STATED GOAL: List each line of the entries below that contains the word "above". Letter case matters.

[Spatial reasoning dataset excerpts]
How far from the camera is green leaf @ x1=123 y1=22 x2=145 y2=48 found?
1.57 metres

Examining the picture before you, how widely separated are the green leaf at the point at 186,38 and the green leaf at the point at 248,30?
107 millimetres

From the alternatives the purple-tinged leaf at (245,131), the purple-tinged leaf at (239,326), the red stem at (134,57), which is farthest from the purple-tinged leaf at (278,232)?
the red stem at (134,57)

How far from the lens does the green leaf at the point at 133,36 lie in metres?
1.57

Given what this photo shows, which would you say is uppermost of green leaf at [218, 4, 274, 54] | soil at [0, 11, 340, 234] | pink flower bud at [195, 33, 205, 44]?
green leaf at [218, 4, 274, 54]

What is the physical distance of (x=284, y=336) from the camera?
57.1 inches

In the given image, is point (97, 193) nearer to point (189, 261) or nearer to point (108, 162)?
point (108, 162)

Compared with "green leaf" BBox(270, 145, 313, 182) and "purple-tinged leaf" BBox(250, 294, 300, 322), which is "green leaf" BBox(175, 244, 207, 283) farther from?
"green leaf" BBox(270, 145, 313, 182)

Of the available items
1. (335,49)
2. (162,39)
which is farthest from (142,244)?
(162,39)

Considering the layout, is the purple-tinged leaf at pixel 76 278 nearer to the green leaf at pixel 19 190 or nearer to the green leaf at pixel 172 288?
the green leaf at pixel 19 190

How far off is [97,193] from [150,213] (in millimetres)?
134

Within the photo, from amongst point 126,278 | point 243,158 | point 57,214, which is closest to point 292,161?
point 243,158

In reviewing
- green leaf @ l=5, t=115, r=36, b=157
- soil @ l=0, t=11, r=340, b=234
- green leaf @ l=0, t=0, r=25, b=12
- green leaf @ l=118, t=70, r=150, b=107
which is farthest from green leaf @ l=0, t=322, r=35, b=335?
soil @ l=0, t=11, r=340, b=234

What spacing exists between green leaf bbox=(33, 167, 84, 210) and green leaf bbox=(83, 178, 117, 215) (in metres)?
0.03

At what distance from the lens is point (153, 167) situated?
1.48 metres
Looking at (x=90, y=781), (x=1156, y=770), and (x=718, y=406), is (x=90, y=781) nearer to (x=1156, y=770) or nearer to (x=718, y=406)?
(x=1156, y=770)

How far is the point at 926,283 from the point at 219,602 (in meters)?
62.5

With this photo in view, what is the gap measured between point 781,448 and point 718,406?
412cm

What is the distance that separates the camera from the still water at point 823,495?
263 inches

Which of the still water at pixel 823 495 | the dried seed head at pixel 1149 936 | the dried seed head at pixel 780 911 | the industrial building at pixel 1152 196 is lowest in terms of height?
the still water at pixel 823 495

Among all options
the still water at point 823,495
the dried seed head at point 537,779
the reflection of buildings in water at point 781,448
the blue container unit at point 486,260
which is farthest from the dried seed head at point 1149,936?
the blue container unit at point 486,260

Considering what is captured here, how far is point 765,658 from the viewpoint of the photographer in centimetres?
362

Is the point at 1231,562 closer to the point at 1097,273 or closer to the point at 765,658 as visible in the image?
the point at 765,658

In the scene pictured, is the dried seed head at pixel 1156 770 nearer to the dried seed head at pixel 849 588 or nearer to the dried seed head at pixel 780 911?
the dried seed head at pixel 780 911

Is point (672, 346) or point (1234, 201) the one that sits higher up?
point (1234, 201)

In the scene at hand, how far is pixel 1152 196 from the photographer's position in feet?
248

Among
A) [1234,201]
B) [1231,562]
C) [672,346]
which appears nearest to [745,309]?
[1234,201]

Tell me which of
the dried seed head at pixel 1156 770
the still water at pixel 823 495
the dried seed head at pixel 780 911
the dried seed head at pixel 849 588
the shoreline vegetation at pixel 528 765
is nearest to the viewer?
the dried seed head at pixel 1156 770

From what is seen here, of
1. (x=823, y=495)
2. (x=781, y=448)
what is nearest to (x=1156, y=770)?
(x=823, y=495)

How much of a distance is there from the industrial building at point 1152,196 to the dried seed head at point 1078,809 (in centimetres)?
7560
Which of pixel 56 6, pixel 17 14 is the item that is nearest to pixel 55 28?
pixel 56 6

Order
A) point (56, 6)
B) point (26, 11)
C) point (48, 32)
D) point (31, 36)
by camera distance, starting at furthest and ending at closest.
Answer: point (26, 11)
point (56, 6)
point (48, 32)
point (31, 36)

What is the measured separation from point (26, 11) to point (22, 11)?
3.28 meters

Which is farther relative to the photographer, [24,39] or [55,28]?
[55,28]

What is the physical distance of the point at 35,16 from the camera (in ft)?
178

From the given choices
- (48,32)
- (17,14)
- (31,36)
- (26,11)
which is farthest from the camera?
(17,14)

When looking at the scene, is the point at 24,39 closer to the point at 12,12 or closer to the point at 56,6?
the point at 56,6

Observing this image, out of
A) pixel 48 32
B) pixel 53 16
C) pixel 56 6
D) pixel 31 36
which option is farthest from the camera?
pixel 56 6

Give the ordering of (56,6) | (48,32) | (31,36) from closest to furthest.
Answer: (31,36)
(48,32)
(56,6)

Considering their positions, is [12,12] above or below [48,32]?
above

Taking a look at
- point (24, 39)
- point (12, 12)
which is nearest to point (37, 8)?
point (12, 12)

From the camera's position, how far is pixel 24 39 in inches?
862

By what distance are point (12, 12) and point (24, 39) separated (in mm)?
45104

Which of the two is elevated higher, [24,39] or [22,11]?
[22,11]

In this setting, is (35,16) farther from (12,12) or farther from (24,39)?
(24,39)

--

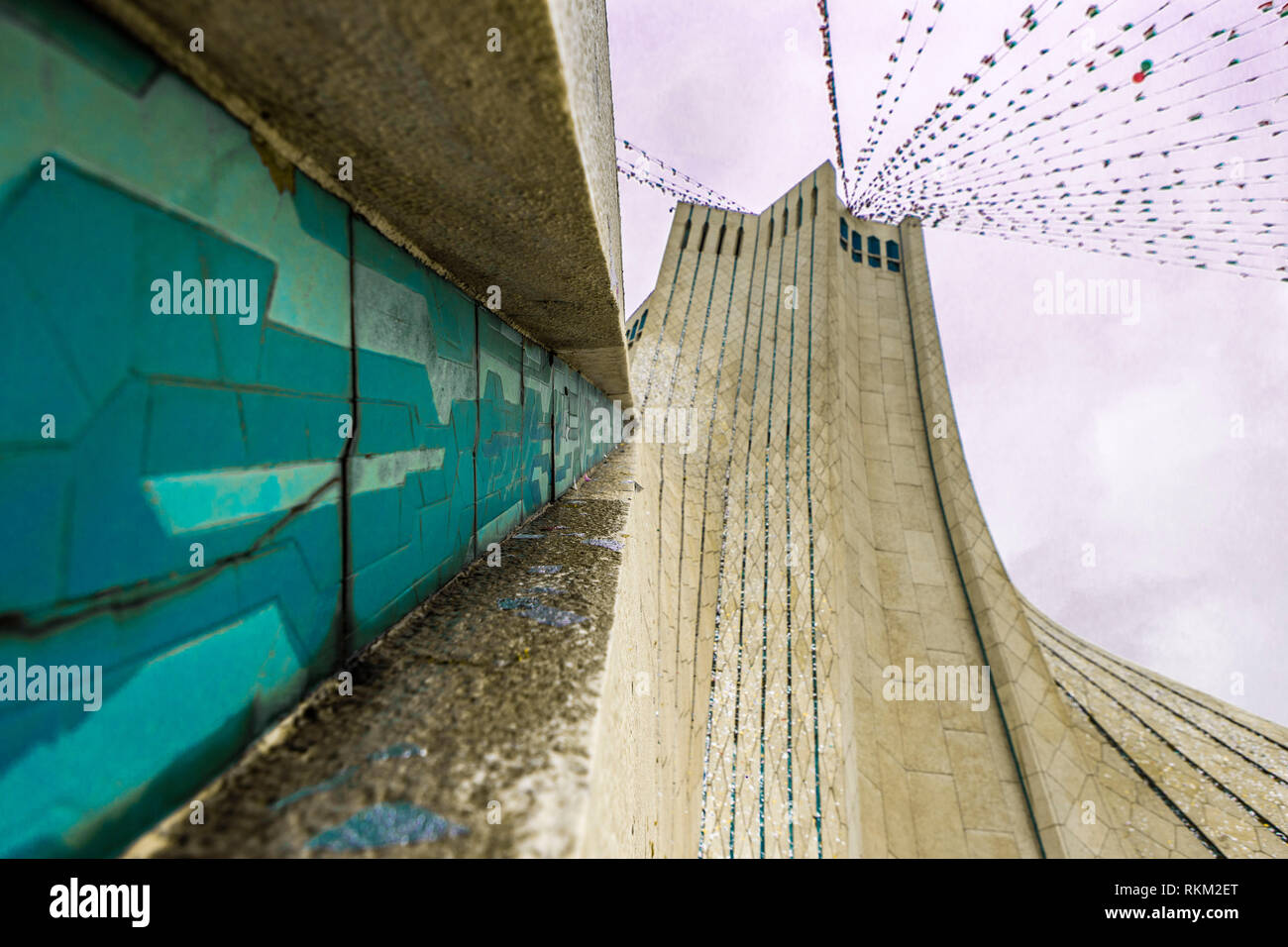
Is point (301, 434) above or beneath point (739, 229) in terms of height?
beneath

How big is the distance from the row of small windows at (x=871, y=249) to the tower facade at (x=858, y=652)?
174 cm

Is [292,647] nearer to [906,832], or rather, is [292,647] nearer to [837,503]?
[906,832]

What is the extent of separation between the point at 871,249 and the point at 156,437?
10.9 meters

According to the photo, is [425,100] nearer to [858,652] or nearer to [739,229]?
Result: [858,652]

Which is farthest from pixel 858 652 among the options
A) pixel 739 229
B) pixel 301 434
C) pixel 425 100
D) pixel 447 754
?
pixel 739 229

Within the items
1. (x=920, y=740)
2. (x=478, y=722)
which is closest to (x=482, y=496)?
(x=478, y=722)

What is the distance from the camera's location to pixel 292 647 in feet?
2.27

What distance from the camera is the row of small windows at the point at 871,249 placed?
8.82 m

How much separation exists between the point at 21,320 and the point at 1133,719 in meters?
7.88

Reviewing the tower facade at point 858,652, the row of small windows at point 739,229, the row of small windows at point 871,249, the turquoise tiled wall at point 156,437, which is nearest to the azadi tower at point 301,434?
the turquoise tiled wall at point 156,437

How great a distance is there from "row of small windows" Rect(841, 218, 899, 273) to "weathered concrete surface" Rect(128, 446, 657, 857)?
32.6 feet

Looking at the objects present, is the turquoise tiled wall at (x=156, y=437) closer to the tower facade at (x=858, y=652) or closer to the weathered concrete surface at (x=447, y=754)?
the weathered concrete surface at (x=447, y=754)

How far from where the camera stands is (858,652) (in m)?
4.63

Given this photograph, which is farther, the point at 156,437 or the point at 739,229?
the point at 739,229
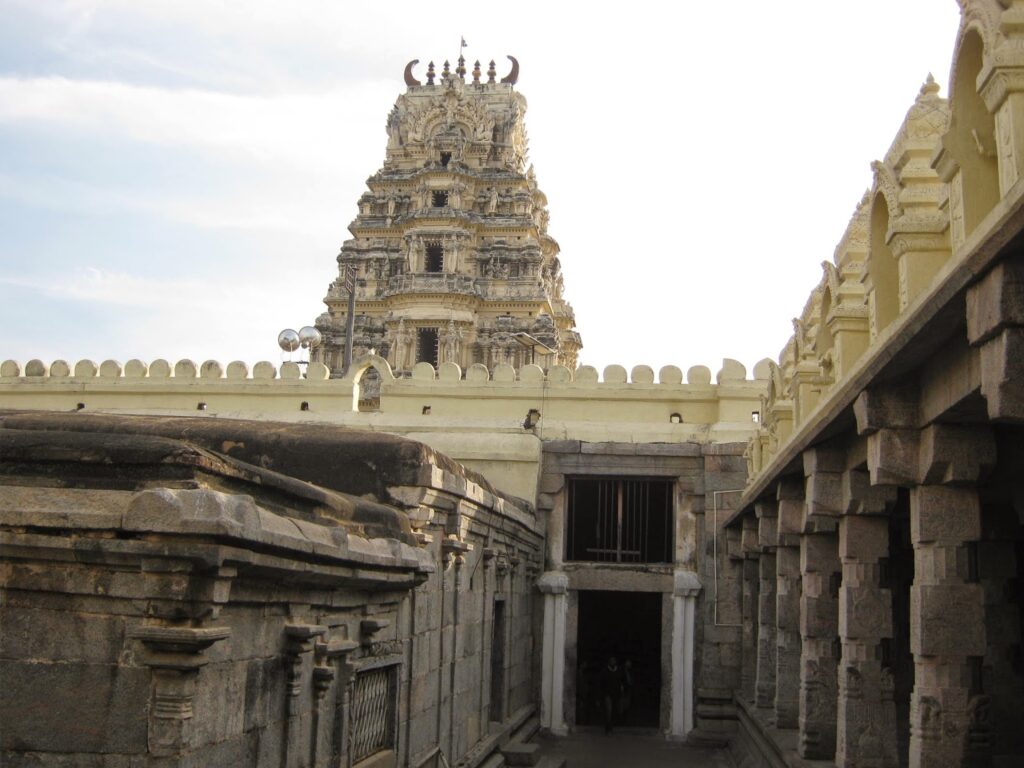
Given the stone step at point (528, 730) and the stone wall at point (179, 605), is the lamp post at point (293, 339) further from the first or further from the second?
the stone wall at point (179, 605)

FULL RESPONSE:
Considering their positions, is [12,12] above or below [48,32]?
above
Is point (301, 434) above or beneath point (739, 229) in terms of height?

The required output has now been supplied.